Researchers found that the cracks’ patterns and propagation are predictable through a model that balances the local elastic energy and and the energy cost of fracture. They also found that the spacing between radial cracks depends on the deposit’s local thickness. Besides explaining the patterns seen here, these cracking models could help analyze old paintings, where cracks could hide information about the artist’s methods and the artwork’s condition. (Image and research credit: P. Lilit et al.; via Physics Today)
Explosively Jetting
Dropping water from a plastic pipette onto a pool of oil electrically charges the drop. Then, as it evaporates, it shrinks and concentrates the charges closer and closer. Eventually, the strength of the electrical charge overcomes surface tension, making the drop form a cone-shaped edge that jets out tiny, highly-charged microdrops. Afterward, the drop returns to its spherical shape… until shrinkage builds up the charge density again. This microjetting behavior can carry on for hours! (Video and image credit: M. Lin et al.; research preprint: M. Lin et al.)

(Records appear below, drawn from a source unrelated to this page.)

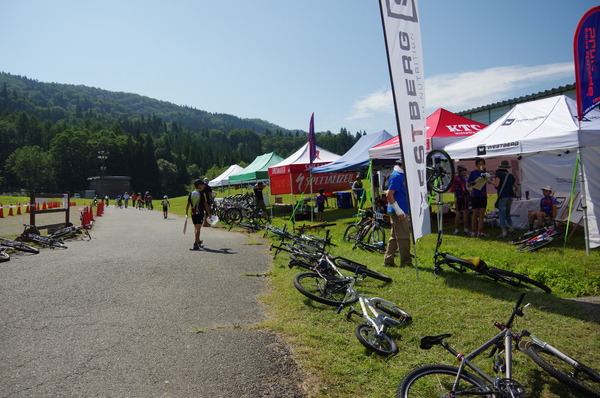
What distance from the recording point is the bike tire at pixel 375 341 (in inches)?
147

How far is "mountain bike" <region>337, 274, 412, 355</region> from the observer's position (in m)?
3.81

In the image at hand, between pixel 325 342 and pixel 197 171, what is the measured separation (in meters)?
132

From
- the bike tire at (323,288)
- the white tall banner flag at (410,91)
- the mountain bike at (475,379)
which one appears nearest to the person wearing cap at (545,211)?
the white tall banner flag at (410,91)

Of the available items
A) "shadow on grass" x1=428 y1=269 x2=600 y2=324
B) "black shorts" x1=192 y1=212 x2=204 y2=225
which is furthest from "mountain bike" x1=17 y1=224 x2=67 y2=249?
"shadow on grass" x1=428 y1=269 x2=600 y2=324

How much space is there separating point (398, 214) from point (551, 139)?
4.65 m

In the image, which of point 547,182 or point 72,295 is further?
point 547,182

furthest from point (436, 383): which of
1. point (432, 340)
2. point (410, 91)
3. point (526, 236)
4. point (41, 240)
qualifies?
point (41, 240)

The Mystery of the Binary Droplet
What goes on inside an evaporating droplet made up of more than one fluid? This is a perennially fascinating question with lots of permutations. In this one, researchers observed water-poor spots forming around the edges of an evaporating drop, almost as if the two chemicals within the drop are physically separating from one another (scientifically speaking, “undergoing phase separation“). To find out if this was really the case, they put particles into the drop and observed their behavior as the drop evaporated. What they found is that this is a flow behavior, not a phase one. The high concentration of hexanediol near the edge of the drop changes the value of surface tension between the center and edge of the drop. And that change is non-monotonic, meaning that there’s a minimum in the surface tension partway along the drop’s radius. That surface tension minimum is what creates the separated regions of flow. (Video and image credit: P. Dekker et al.; research pre-print: C. Diddens et al.)
Within a Drop
In this macro video, various chemical reactions swirl inside a single dangling droplet. Despite its tiny size, quite a lot can go on in a drop like this. Both the injection of chemicals and the chemical reactions themselves can cause the flows we see here. Surface tension variations and capillary waves on the exterior of the drop can play a role, too. Just because a flow is tiny doesn’t mean it’s simple. (Video and image credit: B. Pleyer; via Nikon Small World in Motion)
Chemical reactions swirl within a single, hanging droplet.